E havia uma ameaça comunista no Brasil de 1964?
Havia partidos comunistas e pessoas que simpatizavam com a ideologia. Mas não tinha ameaça de uma Revolução Comunista ao modelo da China, ao modelo de Cuba. É importante frisar que o presidente João Goulart (Jango), que foi deposto, era um estancieiro, um latifundiário. Estava num partido trabalhista, mas dizer que ele era um comunista é um pouco de exagero.

Então, por que os militares acabaram dando o Golpe?
Se buscarmos mais de 30 anos antes, em 1930, quando Getúlio Vargas chega ao poder, já havia o interesse muito forte de setores militares de assumirem a presidência. E isso vai remeter à proclamação que, em 1889, deu poder a um grupo de militares. Logo na terceira gestão republicana, porém, esse grupo é substituído por latifundiários. Entre 1910 a 1930, vamos ter uma série de revoltas, inclusive patrocinadas por membros das Forças Armadas, e que pregavam que era necessário a República voltar aos militares para ser ética e para acabar com a corrupção. Há referências históricas que afirmam que Getúlio Vargas acabou afastando essa possibilidade.

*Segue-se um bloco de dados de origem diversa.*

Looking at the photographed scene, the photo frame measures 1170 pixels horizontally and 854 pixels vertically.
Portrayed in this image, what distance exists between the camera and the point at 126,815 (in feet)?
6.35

Mas o próprio Vargas não tinha um pé no militarismo?
Vargas estudou na escola militar, mas era um latifundiário que se formou em Direito. Ele tinha uma visão de mundo diferenciada numa época em que poucos eram alfabetizados.

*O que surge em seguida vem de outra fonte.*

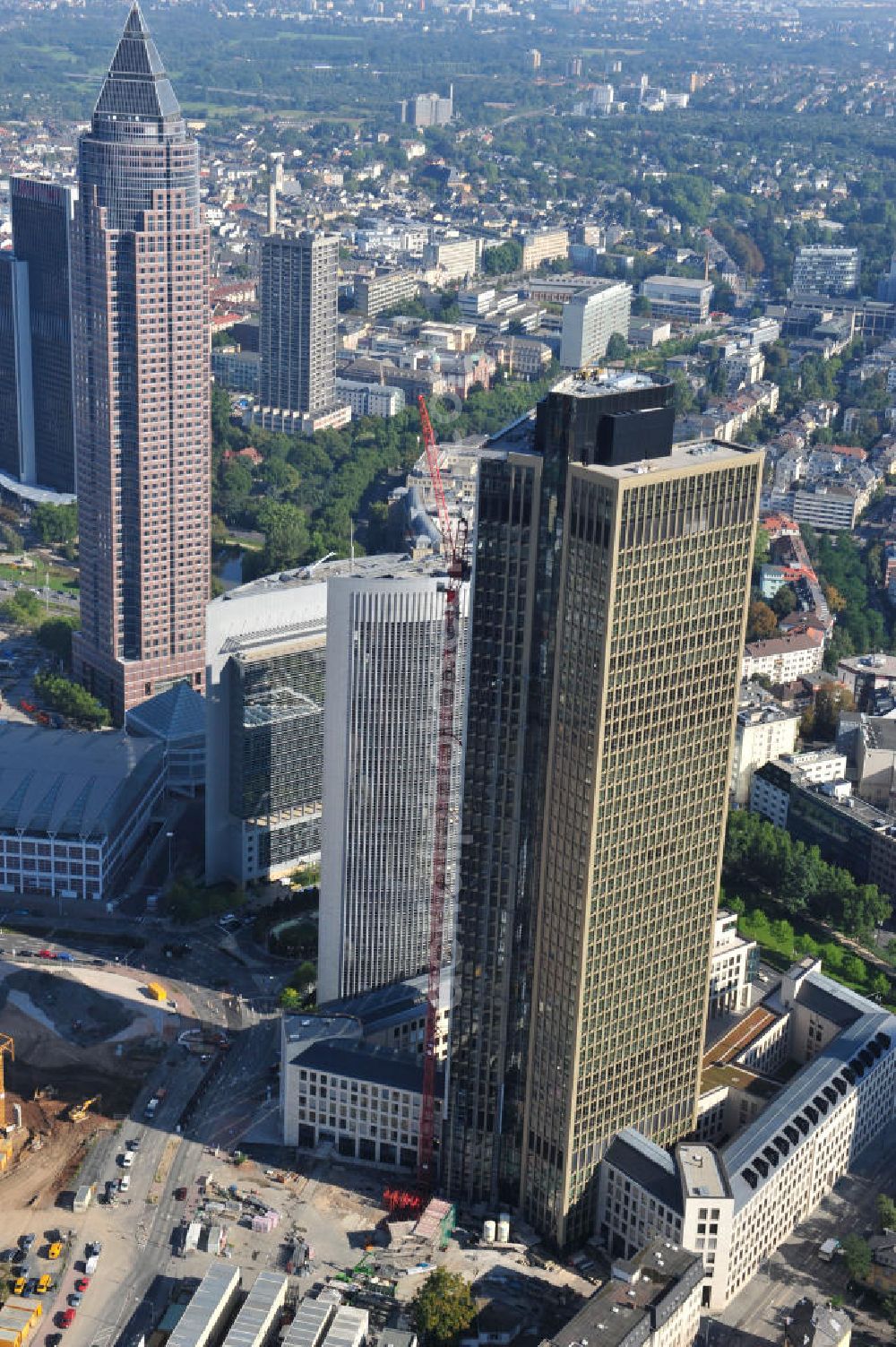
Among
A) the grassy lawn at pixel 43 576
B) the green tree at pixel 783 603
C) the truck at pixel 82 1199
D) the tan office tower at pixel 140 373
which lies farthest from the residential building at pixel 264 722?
the green tree at pixel 783 603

E quando os membros das Forças Armadas passaram a querer voltar ao poder?
Entre 1946 a 1964, há a primeira experiência de eleições no Brasil. E vamos ter uma sequência de presidentes com Eurico Gaspar Dutra, o retorno de Getúlio Vargas, Café Filho, Juscelino Kubitschek, Jânio Quadros. Todos eles escolhidos de forma democrática. Em 1961, Jânio Quadros, mesmo tendo ficado apenas sete meses como presidente, desenvolveu uma política antagônica. Ele acabou tomando medidas moralizantes, como o de proibir as corridas de cavalo em dias de semana e o biquíni de duas peças. Em nível político, ele tomou medidas contraditórias. Homenageou Che Guevara, convidou o líder revolucionário cubano para vir ao Brasil e o condecorou com a Ordem do Cruzeiro do Sul. Só que para chegar ao poder, Jânio foi apoiado pela direita.

Por que o Jânio renuncia?
Ele deu dez razões em sua biografia e algumas bem esdrúxulas, como por exemplo, a de que ele não gostava da comida do Palácio do Planalto. Na verdade, ele teve uma carreira política muito rápida e assumiu posições contraditórias. Ele disse anos depois que o objetivo principal não era renunciar, mas ameaçar uma renúncia para que a população pedisse que ele permanecesse. Com as medidas antipopulares e com a condecoração do Che, ele tinha perdido o apoio do povo e da UDN, que era o partido conservador de sustentação. Jânio estava sem base e ninguém pediu para ele ficar. O João Goulart, o Jango, era seu vice-presidente. Como um estancieiro, trazia a memória do Getúlio Vargas, de quem tinha sido ministro do Trabalho. Ele assume a presidência, mas com poderes limitados. De 1961 a 1963, há o parlamentarismo. Quem governa é o parlamento sob as ordens do militares. Em setembro de 1963, ocorre um plebiscito e a população acaba optando pelo presidencialismo.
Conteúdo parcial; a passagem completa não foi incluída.